Objective ▸ Transcribe the material in full, exactly as written.

Dataset records ▸
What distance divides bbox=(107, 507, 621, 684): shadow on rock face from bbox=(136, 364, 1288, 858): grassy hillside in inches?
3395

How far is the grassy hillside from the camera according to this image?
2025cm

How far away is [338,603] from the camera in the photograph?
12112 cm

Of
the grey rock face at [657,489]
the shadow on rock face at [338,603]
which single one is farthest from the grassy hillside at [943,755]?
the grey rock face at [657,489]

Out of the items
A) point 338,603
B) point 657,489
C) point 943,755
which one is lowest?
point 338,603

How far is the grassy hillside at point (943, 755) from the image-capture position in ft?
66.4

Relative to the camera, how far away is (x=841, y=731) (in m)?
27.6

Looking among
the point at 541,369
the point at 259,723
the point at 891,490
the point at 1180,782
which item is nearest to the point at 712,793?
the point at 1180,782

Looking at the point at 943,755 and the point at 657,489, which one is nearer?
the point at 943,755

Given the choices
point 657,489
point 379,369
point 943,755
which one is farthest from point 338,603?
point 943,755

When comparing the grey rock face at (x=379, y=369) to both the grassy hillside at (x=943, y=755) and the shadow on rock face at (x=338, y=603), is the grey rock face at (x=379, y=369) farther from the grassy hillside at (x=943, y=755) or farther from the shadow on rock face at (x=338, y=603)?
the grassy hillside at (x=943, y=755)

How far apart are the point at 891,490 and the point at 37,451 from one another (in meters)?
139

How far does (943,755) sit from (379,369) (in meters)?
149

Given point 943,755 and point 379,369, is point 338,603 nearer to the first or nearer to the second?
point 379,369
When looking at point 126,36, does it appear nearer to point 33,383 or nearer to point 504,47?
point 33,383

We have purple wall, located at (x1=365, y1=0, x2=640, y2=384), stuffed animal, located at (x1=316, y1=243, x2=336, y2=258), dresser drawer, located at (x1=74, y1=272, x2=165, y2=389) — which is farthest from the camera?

Right answer ▸
What distance divides bbox=(107, 507, 621, 684): shadow on rock face from bbox=(136, 364, 1288, 858): grassy hillside in inches?
3395

How far is the grassy hillside from the camera according to this image?
2025cm

How far away is [338,603] from the camera in the photograph?
12112 cm

Of
the grey rock face at [657,489]
the shadow on rock face at [338,603]
which single one is farthest from the grassy hillside at [943,755]?
the grey rock face at [657,489]

Out of the items
A) point 338,603
B) point 657,489
C) point 943,755
which one is lowest?
point 338,603

How far is the grassy hillside at point (943, 755) from the image-capture position in ft?
66.4

Relative to the camera, how far away is (x=841, y=731) (in m)?
27.6

Looking among
the point at 541,369
the point at 259,723
the point at 891,490
the point at 1180,782
which item is nearest to the point at 712,793?
the point at 1180,782

Looking at the point at 943,755 and the point at 657,489, which one is nearer?
the point at 943,755

Given the choices
point 657,489
point 379,369
point 943,755
which one is farthest from point 338,603?
point 943,755

When comparing the grey rock face at (x=379, y=369) to both the grassy hillside at (x=943, y=755) and the shadow on rock face at (x=338, y=603), is the grey rock face at (x=379, y=369) farther from the grassy hillside at (x=943, y=755) or farther from the shadow on rock face at (x=338, y=603)?
the grassy hillside at (x=943, y=755)

How far apart are the point at 891,490 and the point at 37,451 from one another (in meters)?
139

How far does (943,755) sit from (379,369) (in meters)?
149

Given point 943,755 and point 379,369, is point 338,603 nearer to the first or nearer to the second?
point 379,369
When looking at point 126,36, does it appear nearer to point 33,383 or nearer to point 504,47?
point 33,383

We have purple wall, located at (x1=365, y1=0, x2=640, y2=384), stuffed animal, located at (x1=316, y1=243, x2=336, y2=258), dresser drawer, located at (x1=74, y1=272, x2=165, y2=389) — which is farthest from the camera?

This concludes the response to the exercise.